Brasília - O programa de parcelamento de dívidas com o Fisco aprovado neste ano - apelidado de ''Refis da crise'' - teve até quarta-feira de manhã um volume de 544,27 mil adesões e já gerou aos cofres públicos R$ 1,120 bilhão, segundo apurou a reportagem. O período de adesão ao programa teve início em 17 de agosto e deve se encerrar em 30 de novembro. ''Não haverá prorrogação de prazo'', garantiu uma fonte do Ministério da Fazenda, alertando que quem pretende aderir ao programa não deve contar com uma prorrogação do prazo de adesão.

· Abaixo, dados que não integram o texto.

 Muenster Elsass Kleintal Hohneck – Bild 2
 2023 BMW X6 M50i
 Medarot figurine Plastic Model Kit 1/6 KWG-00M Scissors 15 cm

O ''Refis da crise'' permite o parcelamento dos débitos com a Receita Federal e a Procuradoria-Geral da Fazenda Nacional em até 180 meses ou o pagamento das dívidas à vista com grandes descontos de multa e juros. Podem aderir ao programa inclusive empresas que participaram de renegociações anteriores - Refis, Paes ou Paex. O benefício fiscal só é vedado para as micro e pequenas empresas, optantes do Simples, o programa simplificado de pagamento de impostos.
Pelas regras do programa, quem deixar de pagar até três prestações, consecutivas ou não, vencidas em prazo superior a 30 dias, terá o parcelamento cancelado e o débito inscrito na dívida ativa da União. O pagamento da primeira parcela ou o pagamento à vista é feito no mês de adesão ao programa. Caso isso não ocorra, a adesão é invalidada. Quem optar pelo programa, desiste automaticamente de ações na Justiça questionando a dívida fiscal. Por outro lado, pode obter a Certidão Negativa de Débitos, documento necessário para a realização de muitos negócios.

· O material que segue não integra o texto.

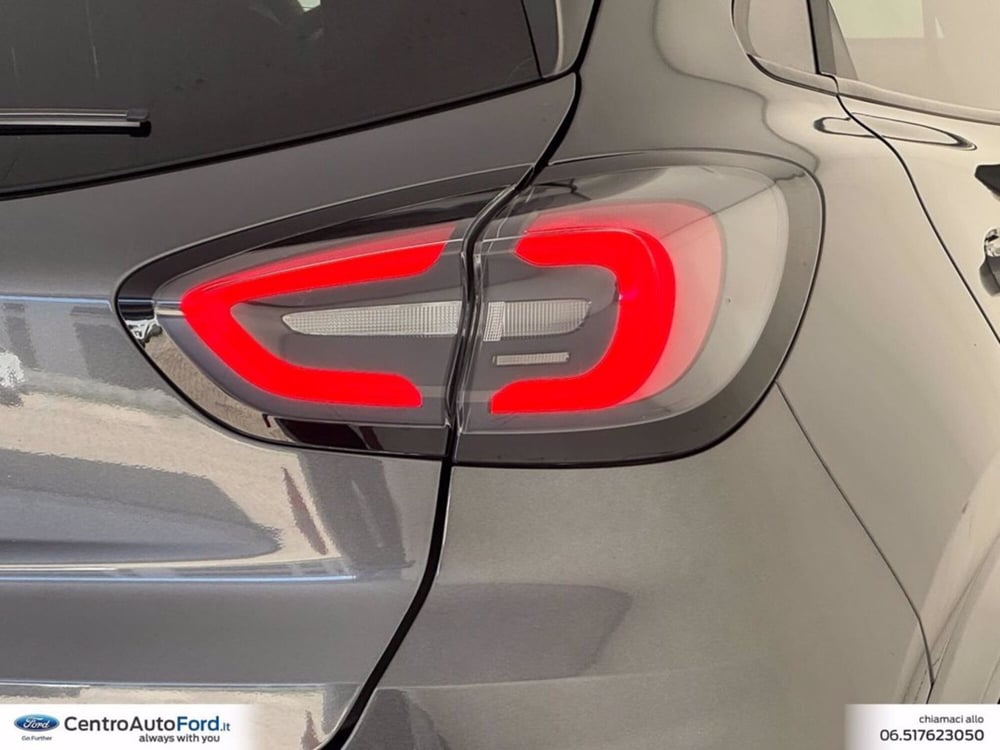 Ford Puma usata a Roma (16)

O governo não divulgou quanto pretendia arrecadar com o ''Refis da Crise''. A arrecadação de R$ 1,120 bilhão, no entanto, ajuda a compor o caixa do governo neste ano de queda de receitas motivada principalmente pela diminuição da atividade econômica. A equipe econômica espera a continuidade de ingressos de recursos no caixa federal por conta desse programa.